THLS - An open source dataset for Brazilian Portuguese speech processing

In 2016, during my Master’s program, I was researching about Speech Synthesis and Natural Language Processing. To the development of Speech Synthesis systems, I was spending a lot of time editing Speech databases for Brazilian Portuguese. The work included endless hours at the studio listening, trimming audio and checking if the correspondent translation was correct. That work was importing to the final goal of developing Brazilian Portuguese Text-To-Speech and Speech-To-Text systems. However, that dataset I edited was not open source and the options for open source datasets to Brazilian Portuguese was rather scarce. These days, we have more open source options, and I recommend the really nice works by Igor for Speech-To-Text Igor’s github and by Edresson for Text-To-Speech Edresson’s github.

At that time, my best friend Thalles went to spend some time at my home, when we would also try to practice some of his new compositions in a music studio. Then I tought why not to use that time and also record a small dataset to test statistical parametric Speech Synthesis algorithms or Speech Adaptation. So, we spent one whole morning at the studio recording the 1000 phonetically balanced Brazilian Portuguese sentences proposed in [1]. My friend Thalles was not a professional speaker, so I could see how tiring it was to record the 1000 sentences in that morning. The people in the studio were super nice and we completed successfully the recording.

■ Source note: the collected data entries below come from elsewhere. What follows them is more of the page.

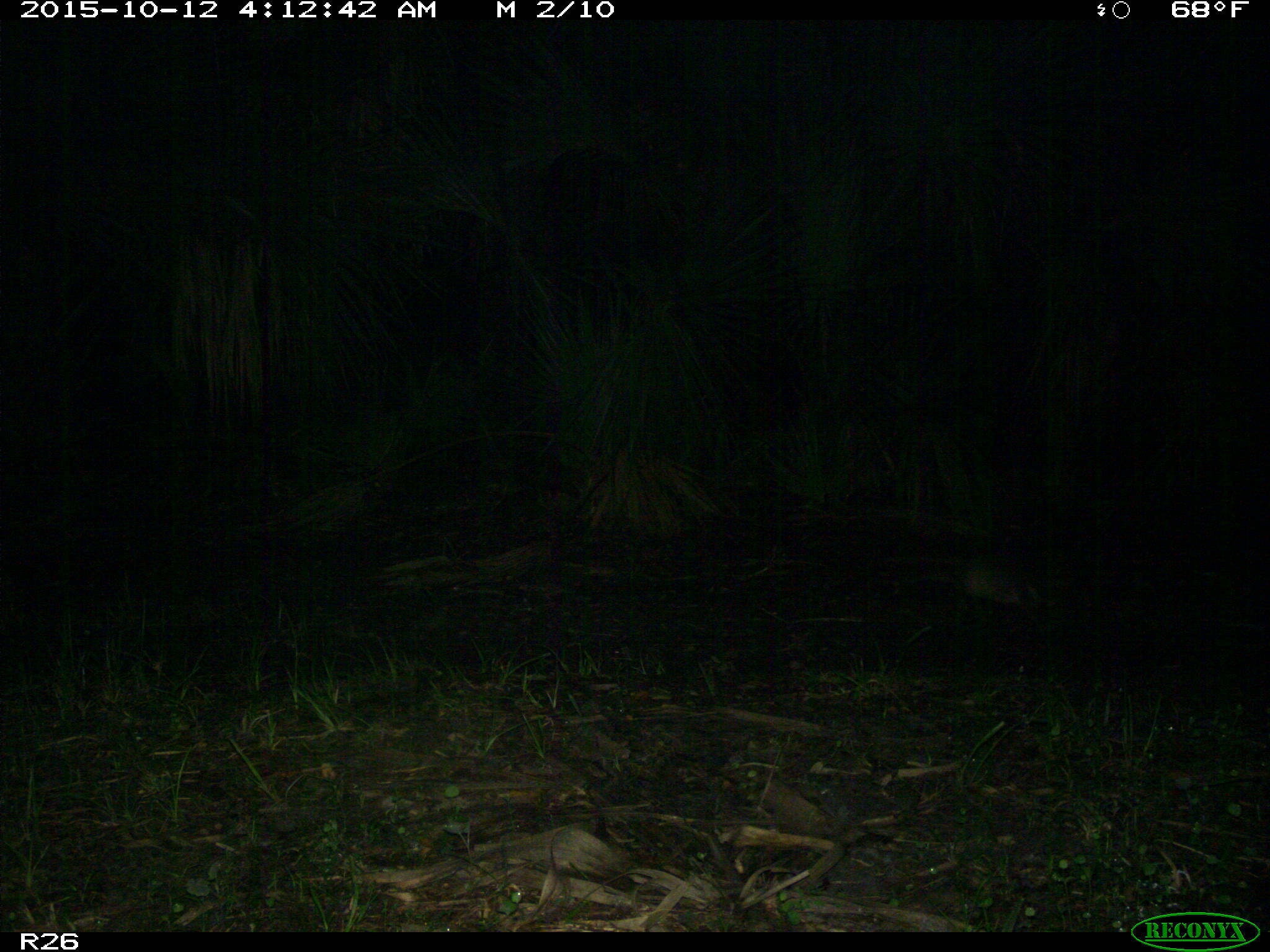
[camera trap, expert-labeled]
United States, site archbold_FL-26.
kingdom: Animalia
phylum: Chordata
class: Mammalia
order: Cingulata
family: Dasypodidae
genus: Dasypus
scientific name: Dasypus novemcinctus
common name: nine-banded armadillo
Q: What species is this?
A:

The dataset recorded in that day at the studio, after edited by me, is named as the THLS open source dataset that can be downloaded in this gitlablink. The repository contains the audio files recorded in ‘wav’ format, the associated sentence translations and the reference paper that proposed the phonetically balanced sentences.

One sample sentence is presented next.

The associated waveform correspondent to the sample sentence is shown in the next figure.

Waveform

The associated spectogram correspondent to the sample sentence is shown in the next figure.

Spectogram

I hope the dataset is useful for your application. Please cite the Gitlab link if you use it for your research.

Don’t forget to follow the good research in Speech Recognition and Speech Synthesis using Deep Learning being performed by Igor Quintanilha and Edresson Casanova respectively on Github.

REFERENCES

[1] Cirigliano, R. J. R., et al. “Um conjunto de 1000 frases foneticamente balanceadas para o Português Brasileiro obtido utilizando a abordagem de algoritmos genéticos.” XXII simpósio Brasileiro de telecomuniçacões (2005).